Can ArgoCD manage deployments across multiple external Kubernetes clusters?
Yes, this is a well-known pattern of usage with ArgoCD. To enable deployment to external clusters, you need to add your external clusters to your instance of ArgoCD by executing the command argocd cluster add. Once the cluster is added to ArgoCD, you are able to deploy Applications managed within ArgoCD to any of the added remote clusters. You will need to specify the remote destination cluster by entering the API server URL or Cluster Name while defining the Application. Our company has a single ArgoCD hub, which manages deployments to a Staging Cluster and three Production Clusters. Having one ArgoCD hub to manage multiple clusters allows for easier management and less overhead since all ArgoCD instances are not independent.

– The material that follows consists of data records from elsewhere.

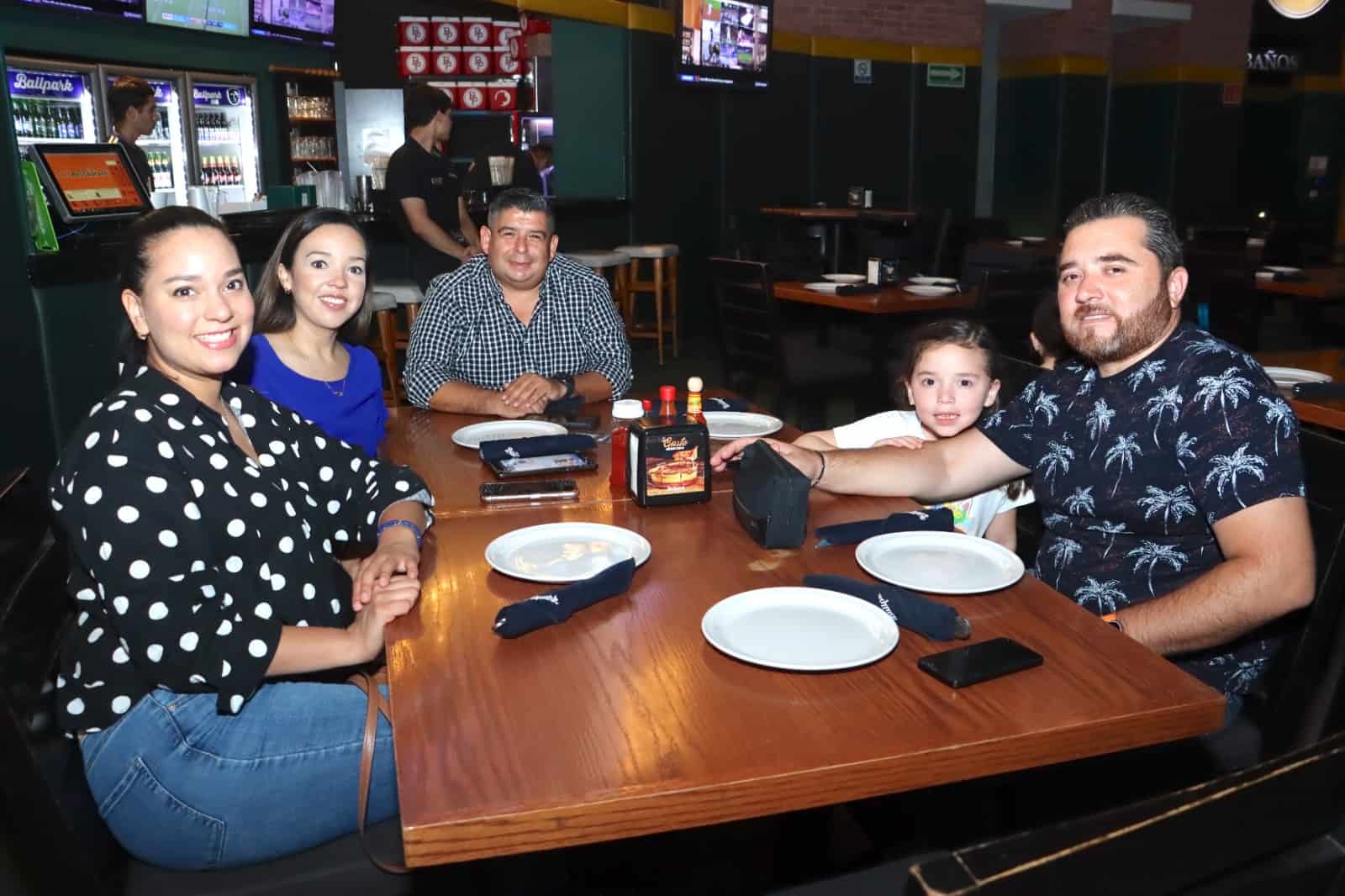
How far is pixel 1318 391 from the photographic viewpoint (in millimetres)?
2918

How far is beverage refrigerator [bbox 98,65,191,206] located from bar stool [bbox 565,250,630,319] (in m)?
3.20

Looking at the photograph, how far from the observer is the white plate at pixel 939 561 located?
165 cm

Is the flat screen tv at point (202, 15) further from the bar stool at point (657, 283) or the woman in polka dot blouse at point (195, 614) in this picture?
the woman in polka dot blouse at point (195, 614)

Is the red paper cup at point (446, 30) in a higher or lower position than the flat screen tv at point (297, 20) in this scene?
higher

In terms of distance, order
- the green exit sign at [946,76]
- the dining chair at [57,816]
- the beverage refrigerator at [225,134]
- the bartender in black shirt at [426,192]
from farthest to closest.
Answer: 1. the green exit sign at [946,76]
2. the beverage refrigerator at [225,134]
3. the bartender in black shirt at [426,192]
4. the dining chair at [57,816]

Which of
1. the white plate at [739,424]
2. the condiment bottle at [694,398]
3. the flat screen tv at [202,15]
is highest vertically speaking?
the flat screen tv at [202,15]

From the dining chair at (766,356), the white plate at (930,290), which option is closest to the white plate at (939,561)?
the dining chair at (766,356)

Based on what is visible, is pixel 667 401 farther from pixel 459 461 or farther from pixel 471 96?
pixel 471 96

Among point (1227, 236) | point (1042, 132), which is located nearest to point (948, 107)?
point (1042, 132)

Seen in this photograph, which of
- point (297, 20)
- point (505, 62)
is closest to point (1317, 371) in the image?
point (297, 20)

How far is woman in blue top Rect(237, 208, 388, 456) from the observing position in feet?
8.39

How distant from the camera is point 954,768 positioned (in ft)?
3.98

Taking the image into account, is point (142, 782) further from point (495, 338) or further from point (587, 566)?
point (495, 338)

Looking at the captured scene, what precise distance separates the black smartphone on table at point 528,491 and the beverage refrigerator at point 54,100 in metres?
5.81
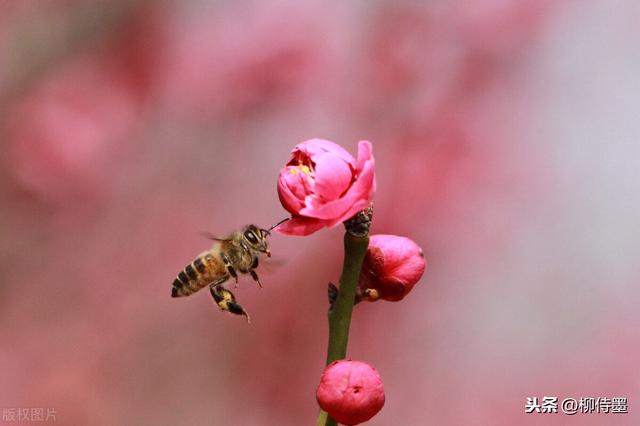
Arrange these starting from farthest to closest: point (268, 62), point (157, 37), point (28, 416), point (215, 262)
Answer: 1. point (157, 37)
2. point (268, 62)
3. point (28, 416)
4. point (215, 262)

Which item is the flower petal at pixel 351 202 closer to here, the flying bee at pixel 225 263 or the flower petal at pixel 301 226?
the flower petal at pixel 301 226

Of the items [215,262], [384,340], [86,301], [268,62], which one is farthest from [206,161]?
[215,262]

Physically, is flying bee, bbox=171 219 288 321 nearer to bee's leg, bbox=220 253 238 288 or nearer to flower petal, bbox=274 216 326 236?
bee's leg, bbox=220 253 238 288

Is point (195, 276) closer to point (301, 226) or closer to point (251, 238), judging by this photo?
point (251, 238)

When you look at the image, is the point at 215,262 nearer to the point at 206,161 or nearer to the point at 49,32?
the point at 206,161

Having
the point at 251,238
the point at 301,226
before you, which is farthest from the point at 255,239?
the point at 301,226

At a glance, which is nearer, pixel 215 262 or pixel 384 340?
pixel 215 262

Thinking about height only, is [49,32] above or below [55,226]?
above
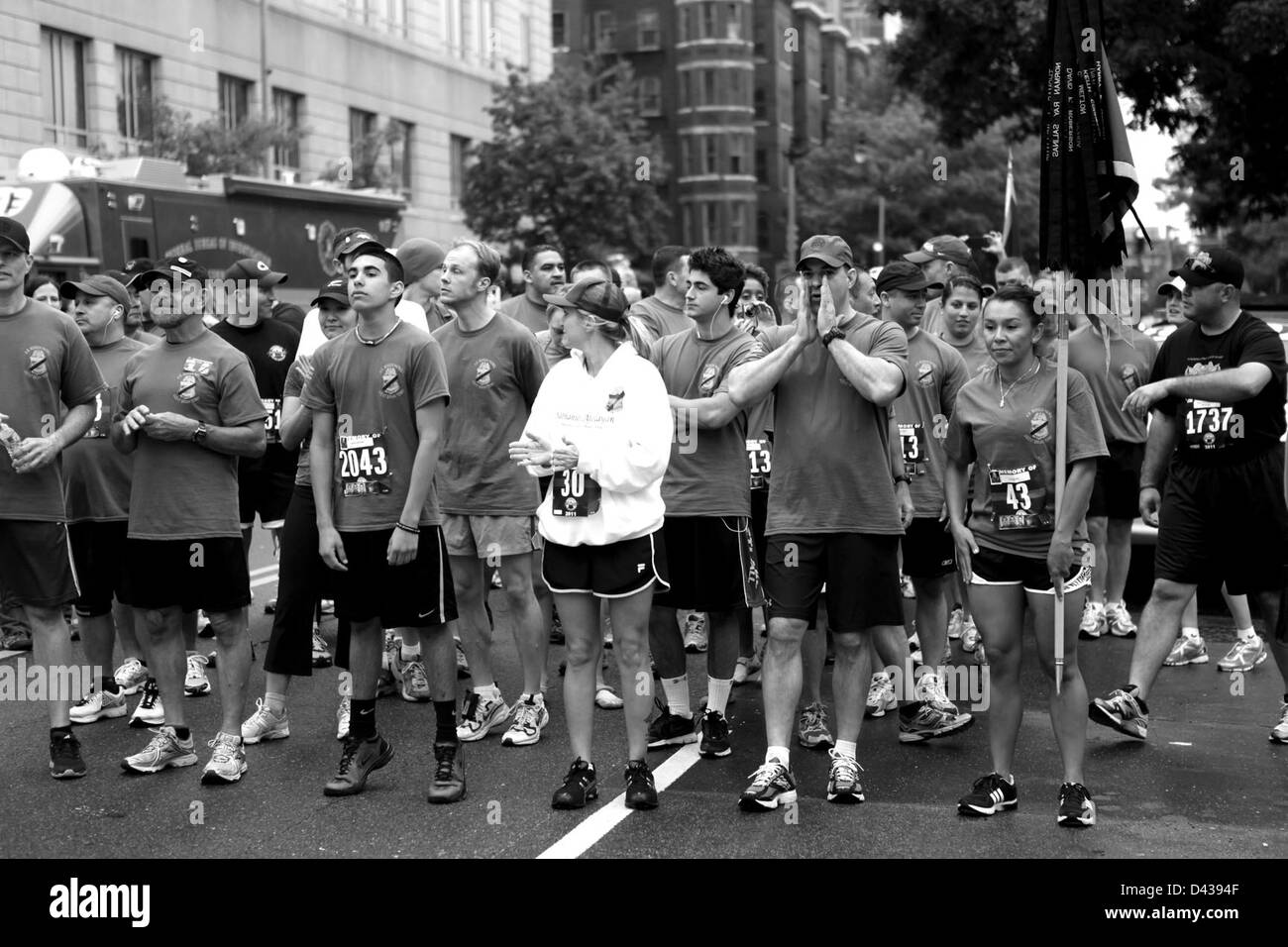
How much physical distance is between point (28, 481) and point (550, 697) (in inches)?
115

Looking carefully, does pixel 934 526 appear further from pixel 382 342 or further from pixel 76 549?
pixel 76 549

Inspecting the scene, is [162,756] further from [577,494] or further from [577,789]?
[577,494]

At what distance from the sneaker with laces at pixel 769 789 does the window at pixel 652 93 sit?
7206 centimetres

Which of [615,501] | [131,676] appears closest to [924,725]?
[615,501]

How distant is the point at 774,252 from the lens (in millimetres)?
80188

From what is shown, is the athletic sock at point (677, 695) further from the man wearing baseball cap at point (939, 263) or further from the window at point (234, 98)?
the window at point (234, 98)

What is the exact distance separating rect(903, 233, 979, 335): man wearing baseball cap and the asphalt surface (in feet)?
9.86

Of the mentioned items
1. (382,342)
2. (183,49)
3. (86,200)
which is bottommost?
(382,342)

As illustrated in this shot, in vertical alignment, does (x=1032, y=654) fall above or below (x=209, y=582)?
below

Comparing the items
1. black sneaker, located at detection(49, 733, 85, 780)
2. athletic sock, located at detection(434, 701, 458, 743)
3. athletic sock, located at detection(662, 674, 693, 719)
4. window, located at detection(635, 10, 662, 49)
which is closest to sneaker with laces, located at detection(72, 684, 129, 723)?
black sneaker, located at detection(49, 733, 85, 780)

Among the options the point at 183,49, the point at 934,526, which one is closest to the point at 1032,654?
the point at 934,526

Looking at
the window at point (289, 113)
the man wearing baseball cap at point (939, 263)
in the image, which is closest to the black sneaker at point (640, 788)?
the man wearing baseball cap at point (939, 263)

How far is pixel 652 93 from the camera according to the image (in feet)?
254

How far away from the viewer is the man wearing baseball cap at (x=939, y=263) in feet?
34.1
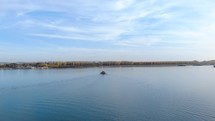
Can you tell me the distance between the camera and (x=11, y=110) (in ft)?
67.6

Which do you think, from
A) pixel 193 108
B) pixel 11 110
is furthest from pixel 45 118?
pixel 193 108

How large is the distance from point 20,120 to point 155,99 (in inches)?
440

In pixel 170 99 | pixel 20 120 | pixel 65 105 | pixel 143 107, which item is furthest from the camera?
pixel 170 99

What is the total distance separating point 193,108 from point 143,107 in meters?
3.38

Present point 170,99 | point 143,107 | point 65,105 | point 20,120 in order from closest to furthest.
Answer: point 20,120 → point 143,107 → point 65,105 → point 170,99

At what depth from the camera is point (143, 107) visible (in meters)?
20.2

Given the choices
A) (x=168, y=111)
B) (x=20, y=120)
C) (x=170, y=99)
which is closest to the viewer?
(x=20, y=120)

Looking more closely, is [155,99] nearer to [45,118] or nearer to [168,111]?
[168,111]

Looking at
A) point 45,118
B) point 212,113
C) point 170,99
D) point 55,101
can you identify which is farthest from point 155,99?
point 45,118

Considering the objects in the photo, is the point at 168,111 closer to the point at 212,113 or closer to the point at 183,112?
the point at 183,112

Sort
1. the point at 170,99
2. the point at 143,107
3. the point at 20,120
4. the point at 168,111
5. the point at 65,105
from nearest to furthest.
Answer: the point at 20,120 → the point at 168,111 → the point at 143,107 → the point at 65,105 → the point at 170,99

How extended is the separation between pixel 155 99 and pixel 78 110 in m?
7.22

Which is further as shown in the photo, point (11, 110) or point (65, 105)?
point (65, 105)

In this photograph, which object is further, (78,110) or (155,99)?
(155,99)
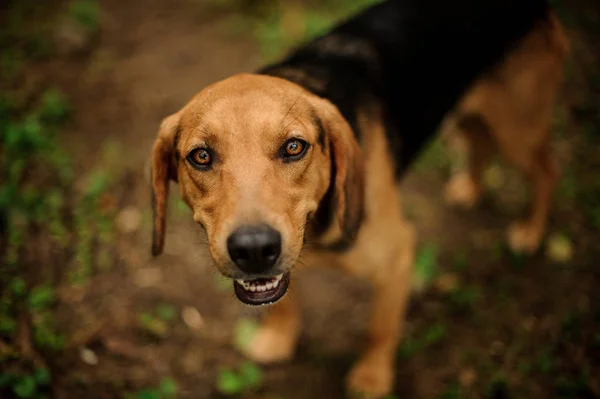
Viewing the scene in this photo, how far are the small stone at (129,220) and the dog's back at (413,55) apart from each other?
1.88 metres

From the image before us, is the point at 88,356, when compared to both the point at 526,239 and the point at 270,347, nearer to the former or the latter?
the point at 270,347

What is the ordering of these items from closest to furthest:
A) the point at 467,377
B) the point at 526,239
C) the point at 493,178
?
1. the point at 467,377
2. the point at 526,239
3. the point at 493,178

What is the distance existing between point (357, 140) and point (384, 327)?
4.24 feet

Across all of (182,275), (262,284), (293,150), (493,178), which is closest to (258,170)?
(293,150)

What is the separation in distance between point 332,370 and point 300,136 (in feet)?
6.57

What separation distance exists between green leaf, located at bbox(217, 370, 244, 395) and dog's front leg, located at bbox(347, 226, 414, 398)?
761 millimetres

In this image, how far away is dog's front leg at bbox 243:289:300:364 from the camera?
3750mm

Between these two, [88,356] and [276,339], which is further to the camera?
[276,339]

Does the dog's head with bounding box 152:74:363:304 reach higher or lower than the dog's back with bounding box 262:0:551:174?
lower

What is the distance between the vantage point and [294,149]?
8.17ft

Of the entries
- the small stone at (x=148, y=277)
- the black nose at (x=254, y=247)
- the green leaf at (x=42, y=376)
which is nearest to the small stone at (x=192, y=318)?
the small stone at (x=148, y=277)

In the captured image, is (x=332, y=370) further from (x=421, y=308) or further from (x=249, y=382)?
(x=421, y=308)

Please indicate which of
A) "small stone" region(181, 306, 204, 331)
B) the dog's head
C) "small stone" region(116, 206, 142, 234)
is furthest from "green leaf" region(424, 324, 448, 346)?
"small stone" region(116, 206, 142, 234)

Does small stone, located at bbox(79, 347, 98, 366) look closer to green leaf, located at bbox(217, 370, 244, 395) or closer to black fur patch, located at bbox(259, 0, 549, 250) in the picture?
green leaf, located at bbox(217, 370, 244, 395)
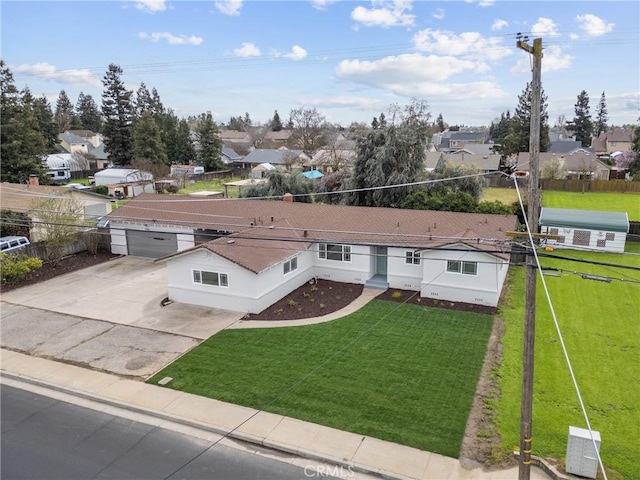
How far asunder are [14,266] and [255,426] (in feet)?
60.6

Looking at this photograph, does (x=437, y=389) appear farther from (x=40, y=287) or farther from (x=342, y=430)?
(x=40, y=287)

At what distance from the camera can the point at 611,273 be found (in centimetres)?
2581

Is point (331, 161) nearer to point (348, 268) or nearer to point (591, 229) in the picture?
point (591, 229)

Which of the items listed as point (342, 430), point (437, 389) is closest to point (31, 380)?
point (342, 430)

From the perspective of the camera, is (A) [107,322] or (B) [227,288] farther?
(B) [227,288]

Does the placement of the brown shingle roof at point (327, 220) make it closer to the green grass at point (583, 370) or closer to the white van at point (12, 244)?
the green grass at point (583, 370)

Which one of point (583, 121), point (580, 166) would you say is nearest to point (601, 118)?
point (583, 121)

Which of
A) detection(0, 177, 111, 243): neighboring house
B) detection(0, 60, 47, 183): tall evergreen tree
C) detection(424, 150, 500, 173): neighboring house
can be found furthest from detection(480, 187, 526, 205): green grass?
detection(0, 60, 47, 183): tall evergreen tree

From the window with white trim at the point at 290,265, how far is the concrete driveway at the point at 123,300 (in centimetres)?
321

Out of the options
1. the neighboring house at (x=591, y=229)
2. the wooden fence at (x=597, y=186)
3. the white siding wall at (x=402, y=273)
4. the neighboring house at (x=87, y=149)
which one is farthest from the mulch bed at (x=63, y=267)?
the neighboring house at (x=87, y=149)

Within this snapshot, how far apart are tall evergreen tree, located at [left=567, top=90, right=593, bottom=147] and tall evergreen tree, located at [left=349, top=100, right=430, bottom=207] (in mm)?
81172

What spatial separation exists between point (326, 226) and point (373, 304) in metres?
6.03

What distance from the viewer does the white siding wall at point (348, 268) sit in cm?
2302

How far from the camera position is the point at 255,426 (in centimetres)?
1201
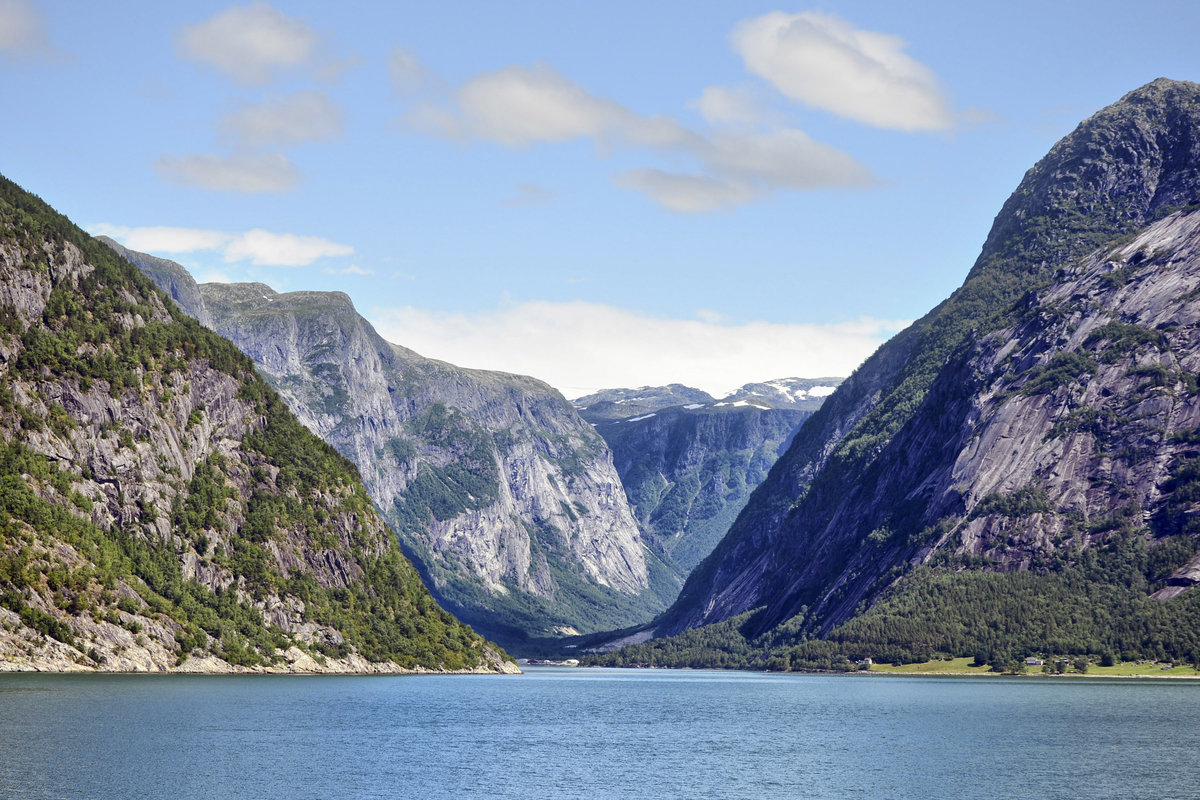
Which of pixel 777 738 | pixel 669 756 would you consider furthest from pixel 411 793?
pixel 777 738

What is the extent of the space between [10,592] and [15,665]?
1115 cm

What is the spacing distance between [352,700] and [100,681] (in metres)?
36.2

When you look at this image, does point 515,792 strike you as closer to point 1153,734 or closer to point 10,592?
point 1153,734

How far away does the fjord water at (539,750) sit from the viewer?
105 m

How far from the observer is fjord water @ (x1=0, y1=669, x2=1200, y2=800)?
344 feet

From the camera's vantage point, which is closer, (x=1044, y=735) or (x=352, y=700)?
(x=1044, y=735)

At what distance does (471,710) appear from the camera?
623 feet

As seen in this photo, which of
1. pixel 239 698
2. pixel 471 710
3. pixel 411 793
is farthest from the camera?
pixel 471 710

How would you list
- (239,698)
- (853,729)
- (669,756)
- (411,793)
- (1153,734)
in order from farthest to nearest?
(239,698), (853,729), (1153,734), (669,756), (411,793)

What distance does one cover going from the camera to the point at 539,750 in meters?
136

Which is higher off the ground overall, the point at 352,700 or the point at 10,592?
the point at 10,592

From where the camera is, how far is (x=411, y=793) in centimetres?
10338

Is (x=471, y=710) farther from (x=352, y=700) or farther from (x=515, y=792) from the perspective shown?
(x=515, y=792)

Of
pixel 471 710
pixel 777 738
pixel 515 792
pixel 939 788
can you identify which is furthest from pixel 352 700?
pixel 939 788
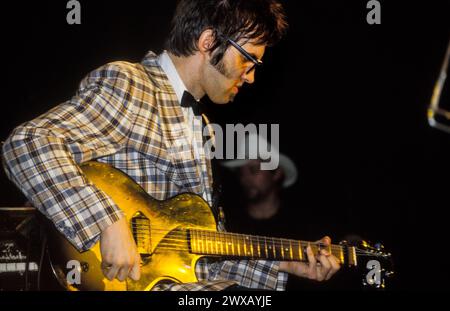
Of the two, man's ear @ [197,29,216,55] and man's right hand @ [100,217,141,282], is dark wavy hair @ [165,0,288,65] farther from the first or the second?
Result: man's right hand @ [100,217,141,282]

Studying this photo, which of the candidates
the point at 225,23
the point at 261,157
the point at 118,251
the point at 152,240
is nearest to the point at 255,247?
the point at 152,240

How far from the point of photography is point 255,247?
268 centimetres

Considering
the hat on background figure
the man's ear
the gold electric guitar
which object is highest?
the man's ear

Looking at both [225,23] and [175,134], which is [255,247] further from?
[225,23]

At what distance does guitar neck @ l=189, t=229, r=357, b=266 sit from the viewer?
2.33 meters

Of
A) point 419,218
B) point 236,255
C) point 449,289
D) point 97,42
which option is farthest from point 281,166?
point 236,255

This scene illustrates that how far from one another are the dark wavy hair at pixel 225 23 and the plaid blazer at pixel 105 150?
0.21 m

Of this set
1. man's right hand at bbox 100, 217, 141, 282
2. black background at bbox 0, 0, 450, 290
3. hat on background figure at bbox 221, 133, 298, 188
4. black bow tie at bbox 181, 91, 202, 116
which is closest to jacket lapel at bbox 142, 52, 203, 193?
black bow tie at bbox 181, 91, 202, 116

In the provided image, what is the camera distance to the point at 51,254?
6.12 ft

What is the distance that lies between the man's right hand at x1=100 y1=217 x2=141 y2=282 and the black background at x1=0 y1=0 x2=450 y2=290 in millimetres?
2368

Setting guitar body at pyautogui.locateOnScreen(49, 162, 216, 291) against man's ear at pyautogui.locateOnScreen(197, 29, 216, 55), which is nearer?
guitar body at pyautogui.locateOnScreen(49, 162, 216, 291)

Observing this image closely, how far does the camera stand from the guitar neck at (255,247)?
2328 mm
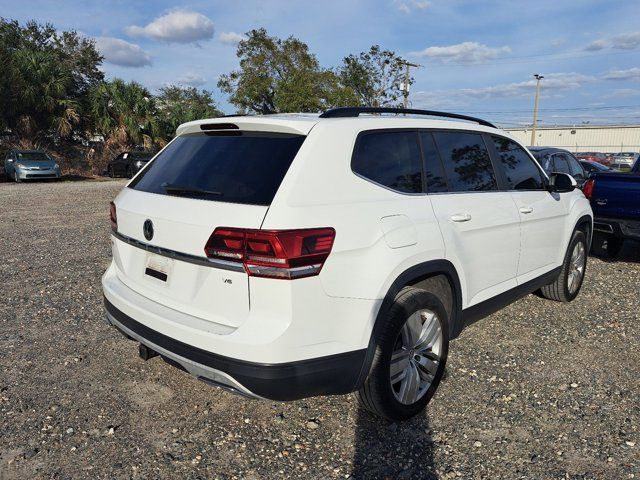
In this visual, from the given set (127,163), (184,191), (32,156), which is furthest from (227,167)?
(127,163)

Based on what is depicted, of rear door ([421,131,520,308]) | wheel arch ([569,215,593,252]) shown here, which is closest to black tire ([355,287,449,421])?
rear door ([421,131,520,308])

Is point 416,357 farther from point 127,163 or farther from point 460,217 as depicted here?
point 127,163

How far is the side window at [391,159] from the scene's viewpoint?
2814 millimetres

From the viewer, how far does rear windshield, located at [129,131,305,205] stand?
2.53m

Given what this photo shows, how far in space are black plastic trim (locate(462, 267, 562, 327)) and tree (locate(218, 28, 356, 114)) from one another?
112 ft

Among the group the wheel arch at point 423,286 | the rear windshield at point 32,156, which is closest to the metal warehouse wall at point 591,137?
the rear windshield at point 32,156

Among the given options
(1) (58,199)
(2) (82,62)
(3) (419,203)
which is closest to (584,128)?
(2) (82,62)

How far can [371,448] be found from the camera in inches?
113

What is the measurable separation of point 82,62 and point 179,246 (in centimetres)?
3731

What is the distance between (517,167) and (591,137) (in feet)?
282

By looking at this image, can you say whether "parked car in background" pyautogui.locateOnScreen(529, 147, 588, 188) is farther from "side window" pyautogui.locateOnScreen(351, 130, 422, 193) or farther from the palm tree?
the palm tree

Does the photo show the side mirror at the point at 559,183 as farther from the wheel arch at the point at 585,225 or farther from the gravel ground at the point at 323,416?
the gravel ground at the point at 323,416

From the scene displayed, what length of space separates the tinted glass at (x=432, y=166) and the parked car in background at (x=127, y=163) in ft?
75.1

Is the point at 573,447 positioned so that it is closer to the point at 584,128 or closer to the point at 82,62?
the point at 82,62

Why does my Application remain in the “Progressing” state instead of the “Healthy” state?
A common reason for the Application being stuck in the “Progressing” state is that one of the Kubernetes resources (e.g., Deployment, StatefulSet, DaemonSet) has not met the configured desired count of replicas or the resource is failing a health check. To understand why the Application is in the “Progressing” state, run the command argocd app get --refresh, and view the resource tree to see the details. You may also want to check the events for the pods in question by executing the command kubectl describe pod -n . If the Deployment meets its deadline but the Application has still not progressed to the “Healthy” state, ArgoCD will eventually transition it to the “Degraded” state and notify you that the Application experienced a sync failure. The main reasons why an Application may remain in the “Progressing” state are due to: (1) the cluster being under-provisioned; (2) the use of incorrect image tags; (3) readiness checks failing (e.g., failing because the Pod has not yet started). Therefore, do not attempt to troubleshoot the ArgoCD status, but instead focus your troubleshooting efforts on resolving the issue associated with the reason the Pods are in the unroutable state. Remember that the ArgoCD sync status simply reflects the Kubernetes health status.